While i was downloadinf from nero.com, i used to get errors. I restarted the comp, and dowloaded it.
Four parrarel downloads including nero 7 amounting to around 500 mb, i managed to download in 3 - 3.5 hours

if u stay in pune contact me, i will pass it on


----------



## rollcage (Nov 17, 2005)

I downloaded using Free Download Manager through Nero server .. no problems in downloading

..

The default suite installs many other applications too ...

As for me I just installed the minimum stuff possible other than Nero Burning Rom

...

I was waiting for this .. Now finally downloaded n Installed, Nero 7 is good ... I like It  

I recommend you to install only the Nero Burning Rom .. n leave other features .. 
It will take less than 90MB of your HD ..  If you are concerned about the space


----------



## drvarunmehta (Nov 17, 2005)

No probs in downloading. Got constant 25 kbps speed.


----------



## Sreekanth V (Nov 18, 2005)

I already got it from a friend.
Now using it, really great with loads of features.
The advanced users heaven.

Nero Vision Express 4 is the best addition that I feel.


----------



## blacklight (Nov 19, 2005)

dont see much of a difference b/w nero 6 and 7 (except if u use blu raydiscs ) supports LightScribe ..dunno if such dvd's r available in india yet...
guess u can use it like XP media centre ...

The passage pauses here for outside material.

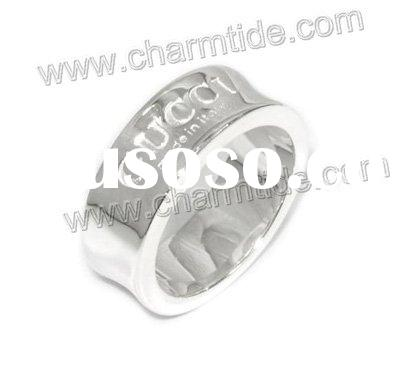 fashion silver finger ring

but otherwise not useful changes yet (they did add animation which shows a disk being written..LOL )
also eats up lots of ram .


----------



## QwertyManiac (Nov 19, 2005)

Upgraded from premium to ultra, good new updates to its MM stuff like audio editor and encoders...


----------



## tarey_g (Nov 20, 2005)

dIgItaL_BrAt said:
			
		

> Great ! now i can finally use that Blu-Ray burner i have lying around.



good one   


currently there are no blu ray disks in the market  and so there are no burners for blu ray disks in existance till date , but it will soon come. 

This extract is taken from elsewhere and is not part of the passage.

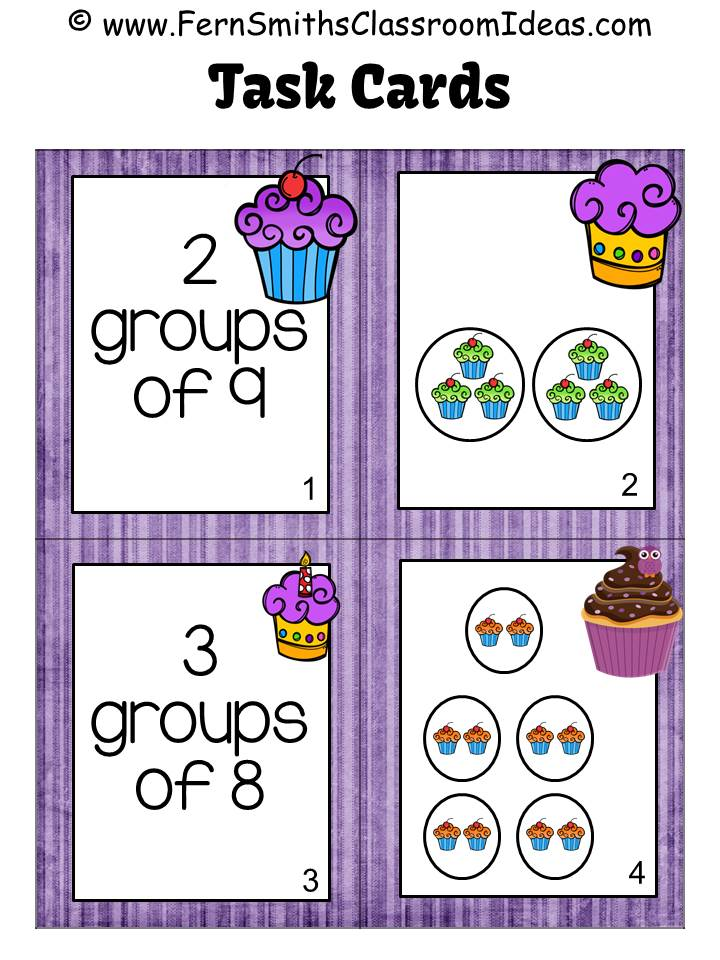 FREE Four Task Cards for Relate Addition to Multiplication for 3.OA.A.1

here are the prototypes of the blu ray writers the companies will soon release , take a look if interested.
*www.blu-ray.com/recorders/


----------



## shwetanshu (Nov 20, 2005)

if anybody is still having problem, i can upload it to rapidshare or megaupload


----------



## Sreekanth V (Dec 8, 2005)

The prototypes looks good, but the prices will be too much, that everyone cant afford.


----------